The Sky is Everywhere (by Jandy Nelson)

2 03 2011

A book about grief, love and family…. When a book comes in an edition like Jandy Nelson’s The Sky is Everywhere, there’s a lot that has to go wrong for the cat to not like the book at least a teensy weensy little bit… I confess, I do on occasion judge a book by its cover, at least initially…, especially really recent novels, because I’m more than convinced that in the age of digitalization and throwaway consumer society, authors these days try their darnest to have full control over their writings, to stand out from the crowd, to make their artistic mark or what have you, so that also includes the cover of their book! On the other hand, at the same time the cat’s expectations were raised pretty high on this one…

But, let me first just gush about the absolutely gorgeous binding of the edition the cat got her paws on! Seriously, this is probably the nicest looking book ever (prove me wrong if you can). The edition I read was like a Moleskine personal diary, light blue typeface, the pages interspersed with Lennie’s poems and writings about how she was coping with her sister’s death, printed on colored papers, which looked like envelopes, receipts, crumpled papers, music paper, pieces of a tree, etc. Absolutely beautiful! Here are a few images of the edition, so if you decide to read this book, try to get this edition!

Onto the story itself then… The Sky is Everywhere tells a “touching and tender” story, is how I would describe it. Don’t get me wrong, I don’t want action-packed muscle-stories all the time, I can appreciate feather light musings about love, loss, grief and choosing life over death like the best of them. And Jandy Nelson really does make it easy on the reader. The words just seem to touch the page and then float onwards and upwards and carry the story along for a good 350 pages… So once you start you’ll be caught up in Lennie’s world immediately, and you’ll just be taken along on a symphony of grief (over her sister Bailey’s death), lust & love (Toby vs. Joe), life & death (again in the choice of Joe vs. Toby) and  remembrance (Lennie’s family history, the story of her mother’s disappearance – she had the “restless gene”). Lennie’s a musician after all, and taking us along while she plays, or in this case, writes, her remembrance poems that she leaves behind all over town for everyone or no one in particular to find, is the best way to deal with the emptiness she feels after sister’s death.

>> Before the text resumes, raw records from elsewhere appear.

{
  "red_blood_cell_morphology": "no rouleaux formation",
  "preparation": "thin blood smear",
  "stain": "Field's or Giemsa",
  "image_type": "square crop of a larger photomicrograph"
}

The story just keeps on floating along, the writing is dreamy, the characters in the book are quirky. That’s all fine and dandy of course, but it’s also a bit risky because of the “forgettability” of it all. I know that in the long run I’ll remember the book more for the nice artifact I had in my paws than for the story itself (which, again don’t get me wrong, was touching and heartfelt).  In other words, the cat’s a bit mixed about this one. Liked it? Yes. Loved it? No.



5 responses

18 05 2011
Emma Maree Reviews “The Sky is Everywhere” « E.Maree On Writing

[…] was a softcover with a textured cover and lovely full-colour images of Lennie's poems throughout. (Ringo the Cat has some pictures of this edition.) I haven't seen as unique and detailed an edition of a book […]

27 04 2013
Emma Maree Reviews | A Scottish YA writer reviews awesome books

[…] softcover with a textured cover and lovely full-colour images of Lennie’s poems throughout. (Ringo the Cat has some pictures of this edition.) I haven’t seen as unique and detailed an edition of a book […]

22 10 2016

Where can i find this book ??

22 10 2016

Where can i find this book !??
I am from tunisia and i didn’t find it 😦 … So if u know how can i find or buy this book …. Answer me …. Thank u 😀

12 09 2019

What is the ISBN number for this edition?